#04.オールド・スカー
 
 
 4月15日の朝。いつも通り朝6時に起きて、眠い目をこすりながら階段を下りて、リビングに入る。
 お母さんは昨日帰ってきたのが遅かったから、おそらくまだ起きてこないだろう。しょうがない、あたしが朝ご飯作っておいてあげよう
か……。
 そんなことを考えながらキッチンに入ろうとしたとき、食堂テーブルの上に置かれたメモ用紙にふと目が止まった。
 『由依子へ 朝7時に起こして 巧』
 ……あいつ、あたしのこと、家政婦かなんかと勘違いしてないか?
 おかげで、半分眠ったままの脳みそが一瞬で覚醒した。巧のやつ、お母さんがいるところではしおらしくしてるくせに、あたしには本当に
態度でかいんだから!
 ていうか、目覚ましくらい自分でかけなさいよ!あたし、7時半には家出るんだから、そんなに暇ないのに!

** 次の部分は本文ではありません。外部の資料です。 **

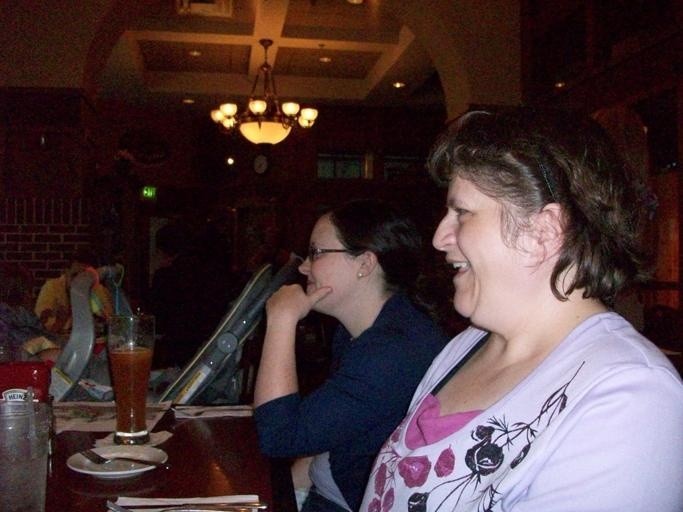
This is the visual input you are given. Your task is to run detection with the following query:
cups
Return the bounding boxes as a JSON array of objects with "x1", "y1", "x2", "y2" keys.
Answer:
[
  {"x1": 0, "y1": 400, "x2": 49, "y2": 512},
  {"x1": 107, "y1": 315, "x2": 155, "y2": 447}
]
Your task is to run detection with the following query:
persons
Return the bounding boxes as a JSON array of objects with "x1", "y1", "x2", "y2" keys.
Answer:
[
  {"x1": 252, "y1": 198, "x2": 445, "y2": 512},
  {"x1": 35, "y1": 242, "x2": 111, "y2": 333},
  {"x1": 355, "y1": 103, "x2": 683, "y2": 512}
]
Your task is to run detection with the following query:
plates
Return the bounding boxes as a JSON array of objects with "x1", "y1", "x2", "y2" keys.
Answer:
[{"x1": 66, "y1": 445, "x2": 168, "y2": 479}]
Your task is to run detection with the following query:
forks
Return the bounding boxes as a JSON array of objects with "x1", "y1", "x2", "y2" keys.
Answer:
[
  {"x1": 76, "y1": 446, "x2": 173, "y2": 470},
  {"x1": 106, "y1": 501, "x2": 253, "y2": 512}
]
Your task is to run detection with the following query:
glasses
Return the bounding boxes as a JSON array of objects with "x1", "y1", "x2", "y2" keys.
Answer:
[{"x1": 308, "y1": 246, "x2": 352, "y2": 261}]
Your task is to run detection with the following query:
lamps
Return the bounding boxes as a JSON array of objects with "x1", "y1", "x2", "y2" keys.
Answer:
[{"x1": 209, "y1": 38, "x2": 319, "y2": 153}]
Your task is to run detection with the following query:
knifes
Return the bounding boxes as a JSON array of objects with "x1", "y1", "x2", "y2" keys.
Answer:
[{"x1": 104, "y1": 501, "x2": 269, "y2": 509}]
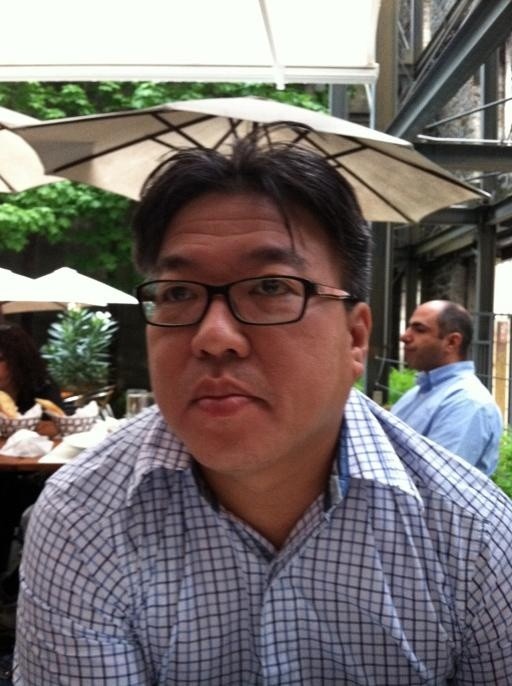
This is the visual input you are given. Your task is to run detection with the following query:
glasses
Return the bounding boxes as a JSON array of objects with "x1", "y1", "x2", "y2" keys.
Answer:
[{"x1": 136, "y1": 276, "x2": 357, "y2": 328}]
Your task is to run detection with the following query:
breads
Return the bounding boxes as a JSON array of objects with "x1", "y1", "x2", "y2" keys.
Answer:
[
  {"x1": 0, "y1": 390, "x2": 18, "y2": 419},
  {"x1": 35, "y1": 398, "x2": 65, "y2": 415}
]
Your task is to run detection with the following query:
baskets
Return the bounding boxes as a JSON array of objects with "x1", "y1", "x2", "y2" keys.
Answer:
[
  {"x1": 53, "y1": 416, "x2": 94, "y2": 437},
  {"x1": 0, "y1": 415, "x2": 43, "y2": 439}
]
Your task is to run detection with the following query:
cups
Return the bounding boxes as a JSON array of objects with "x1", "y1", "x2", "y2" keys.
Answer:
[{"x1": 124, "y1": 387, "x2": 148, "y2": 415}]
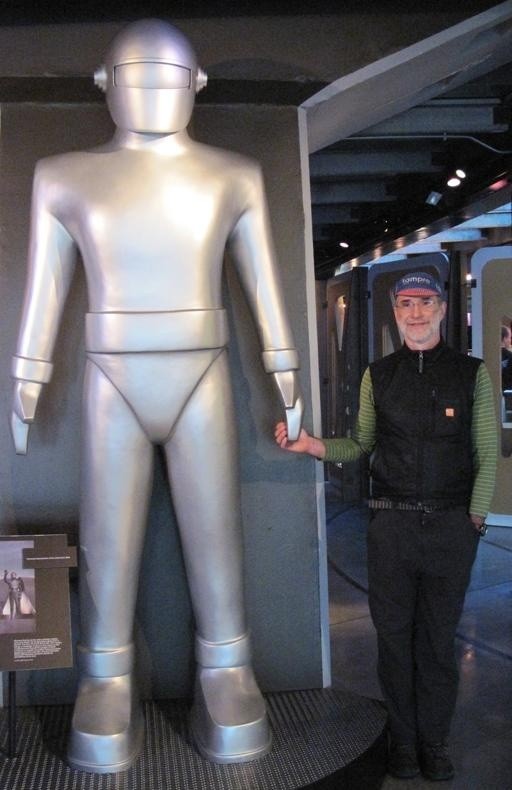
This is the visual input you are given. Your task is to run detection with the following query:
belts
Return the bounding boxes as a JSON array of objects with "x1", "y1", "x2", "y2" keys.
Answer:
[{"x1": 363, "y1": 496, "x2": 448, "y2": 513}]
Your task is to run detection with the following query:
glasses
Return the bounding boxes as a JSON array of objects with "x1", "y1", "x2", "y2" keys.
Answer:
[{"x1": 394, "y1": 298, "x2": 441, "y2": 309}]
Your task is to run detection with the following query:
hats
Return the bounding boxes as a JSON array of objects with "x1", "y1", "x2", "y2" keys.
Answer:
[{"x1": 388, "y1": 271, "x2": 445, "y2": 299}]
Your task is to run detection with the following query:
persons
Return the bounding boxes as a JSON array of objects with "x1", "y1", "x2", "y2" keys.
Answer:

 心の中で毒づきながら、とりあえずお湯を沸かし始める。顔は物凄くいいくせに、性格は物凄く悪い――あくまで推測だけど、だんだん確信
に近づいてきている――男の顔を思い出しながら。
 ……悔しいから、あいつのご飯だけ作らないでおこうかな。
 そんなことを思いながらも、結局はできない自分に呆れながら、あたしは黙って4人分のお味噌汁を作ることにする。
 
 
 「巧、起きて」
 あたしは7時になった途端、巧の部屋のドアを乱暴に開けて、布団に埋もれている巧の体をこれまた乱暴に揺すり始める。
 よくわからない楽譜――スコアっていうんだっけ、これ――とか、よくわからない線とかでごちゃごちゃしている巧の部屋。まだうちに
来てから1週間なのに、随分と汚いものである。
 とりあえず床に落ちているものを踏まないように気をつけながら、あたしは「巧、はやく起きてってば!」とだんだん声を大きくして
いく。
 「んー……」
 寝顔がびっくりするくらい綺麗で、ときどき漏れる眠そうな声がなんとも色っぽい。あたしは少しだけドキドキする気持ちを抑えながら、
「はやく起きて!はーやーくー!」と巧の体をばしばし叩いた。
 「うっせえなあ……いま何時だよ……詩織」
 「うっせえって、あんたが起こしに来いって言ったんでしょうが!7時よ7時!……って、え?」
 ―――なんだろう。いま、何か一瞬違和感を感じたような。
 「いつからおまえは、んな言葉遣いするようになったんだ?なあ、詩織……」
 巧は寝ているのか起きているのか、目をこすりながら呟くように続ける。
 さっき自分が感じた違和感が間違いではなかったことを悟って、あたしは思わずその場で固まってしまう。
 ―――あたしの名前じゃない。巧、いま、『しおり』って言わなかった……?
 「……とにかく、はやく、起きて!」
 あたしは巧の体を一発だけバシッと叩いてやった。巧、寝起き悪かったんだ。いつも朝は会わないから、知らなかった。
 「って……詩織、てめ、叩くなって……」
 巧が目を開ける。ようやく起きたみたいだ。痛そうに顔をしかめている。
 「……あれ、おまえ……由依子?」
 なんでいるのか、という顔だ。あたしのこと、『しおり』って人と間違えてたんだ、完全に。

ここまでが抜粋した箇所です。